Goal of the exercise: Format as a JSON list of strings, one string per line and no blank lines, the lines starting with the line that contains "From the items" and going on through the line that contains "point 193,239 →".

Data provided:
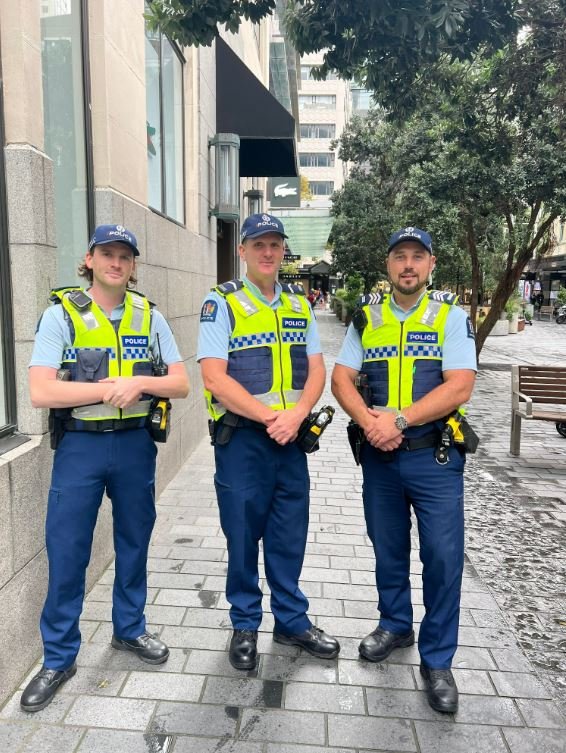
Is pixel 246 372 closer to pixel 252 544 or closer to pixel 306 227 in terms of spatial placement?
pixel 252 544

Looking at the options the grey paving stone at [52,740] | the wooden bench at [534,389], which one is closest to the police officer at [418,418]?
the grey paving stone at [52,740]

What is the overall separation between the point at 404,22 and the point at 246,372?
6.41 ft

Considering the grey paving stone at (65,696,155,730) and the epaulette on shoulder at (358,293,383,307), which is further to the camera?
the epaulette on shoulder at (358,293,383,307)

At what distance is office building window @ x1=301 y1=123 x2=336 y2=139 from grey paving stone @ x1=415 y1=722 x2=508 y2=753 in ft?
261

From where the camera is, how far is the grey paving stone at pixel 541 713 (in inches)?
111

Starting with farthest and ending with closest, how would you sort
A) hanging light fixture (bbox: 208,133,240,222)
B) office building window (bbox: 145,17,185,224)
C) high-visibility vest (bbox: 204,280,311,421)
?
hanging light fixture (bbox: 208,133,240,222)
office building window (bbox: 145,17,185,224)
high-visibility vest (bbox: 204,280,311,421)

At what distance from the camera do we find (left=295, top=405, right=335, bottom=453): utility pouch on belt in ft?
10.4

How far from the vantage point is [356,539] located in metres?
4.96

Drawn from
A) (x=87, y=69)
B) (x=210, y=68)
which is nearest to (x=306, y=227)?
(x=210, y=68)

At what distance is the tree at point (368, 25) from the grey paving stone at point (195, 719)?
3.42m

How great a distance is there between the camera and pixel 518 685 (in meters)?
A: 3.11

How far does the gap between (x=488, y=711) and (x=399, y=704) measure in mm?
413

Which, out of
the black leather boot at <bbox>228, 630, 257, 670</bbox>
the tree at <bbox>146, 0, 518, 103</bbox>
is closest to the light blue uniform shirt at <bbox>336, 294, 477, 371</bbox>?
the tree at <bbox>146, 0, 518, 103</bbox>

==

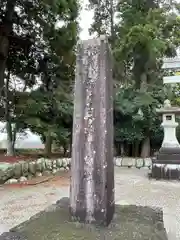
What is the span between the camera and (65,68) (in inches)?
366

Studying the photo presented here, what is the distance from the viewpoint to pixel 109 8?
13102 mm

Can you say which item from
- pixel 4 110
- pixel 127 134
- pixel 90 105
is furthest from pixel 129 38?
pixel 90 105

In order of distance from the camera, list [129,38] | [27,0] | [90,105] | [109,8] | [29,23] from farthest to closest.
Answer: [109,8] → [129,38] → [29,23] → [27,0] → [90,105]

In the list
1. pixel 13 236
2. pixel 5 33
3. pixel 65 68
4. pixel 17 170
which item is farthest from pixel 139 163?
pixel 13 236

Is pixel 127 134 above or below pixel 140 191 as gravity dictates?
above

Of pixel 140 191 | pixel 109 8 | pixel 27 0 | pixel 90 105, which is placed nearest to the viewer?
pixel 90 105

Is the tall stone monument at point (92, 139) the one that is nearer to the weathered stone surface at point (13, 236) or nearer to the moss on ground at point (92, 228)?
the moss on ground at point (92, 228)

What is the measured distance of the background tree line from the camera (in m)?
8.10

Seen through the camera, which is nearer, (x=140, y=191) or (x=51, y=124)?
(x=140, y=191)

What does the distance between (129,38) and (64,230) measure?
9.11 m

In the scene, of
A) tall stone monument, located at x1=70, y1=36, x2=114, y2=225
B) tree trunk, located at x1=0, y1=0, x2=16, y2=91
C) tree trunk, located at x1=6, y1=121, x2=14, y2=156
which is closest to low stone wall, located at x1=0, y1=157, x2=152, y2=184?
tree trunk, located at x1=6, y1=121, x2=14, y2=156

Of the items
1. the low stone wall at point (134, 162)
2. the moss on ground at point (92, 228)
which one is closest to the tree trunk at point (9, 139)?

* * *

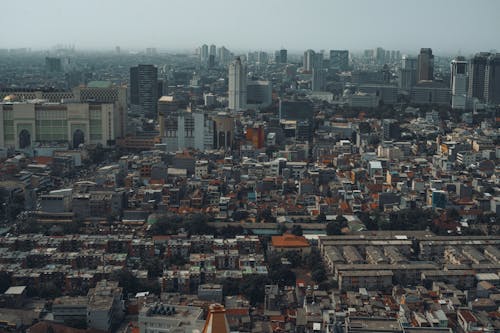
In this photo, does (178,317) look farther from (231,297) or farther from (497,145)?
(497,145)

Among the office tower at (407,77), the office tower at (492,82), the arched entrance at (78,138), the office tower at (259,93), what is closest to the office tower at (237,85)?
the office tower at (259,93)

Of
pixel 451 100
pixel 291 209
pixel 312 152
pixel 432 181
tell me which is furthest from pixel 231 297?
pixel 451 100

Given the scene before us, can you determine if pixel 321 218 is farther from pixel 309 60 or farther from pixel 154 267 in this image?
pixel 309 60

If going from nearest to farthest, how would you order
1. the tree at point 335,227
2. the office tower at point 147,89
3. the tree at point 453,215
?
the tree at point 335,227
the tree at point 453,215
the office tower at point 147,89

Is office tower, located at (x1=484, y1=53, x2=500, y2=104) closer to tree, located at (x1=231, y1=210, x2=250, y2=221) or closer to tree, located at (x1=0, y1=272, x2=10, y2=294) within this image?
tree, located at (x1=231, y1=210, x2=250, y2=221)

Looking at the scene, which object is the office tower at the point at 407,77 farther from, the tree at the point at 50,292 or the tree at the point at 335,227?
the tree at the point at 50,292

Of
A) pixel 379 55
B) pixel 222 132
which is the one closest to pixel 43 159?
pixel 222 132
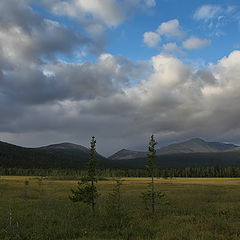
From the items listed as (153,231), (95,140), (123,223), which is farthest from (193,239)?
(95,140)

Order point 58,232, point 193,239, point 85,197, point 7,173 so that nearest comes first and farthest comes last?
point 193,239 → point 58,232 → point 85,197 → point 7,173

Finished task:
[
  "From the items listed as (153,231), (95,140), (123,223), which is farthest from (193,239)?",
  "(95,140)",
  "Order point 58,232, point 193,239, point 85,197, point 7,173 so that nearest comes first and farthest comes last?",
  "point 193,239 → point 58,232 → point 85,197 → point 7,173"
]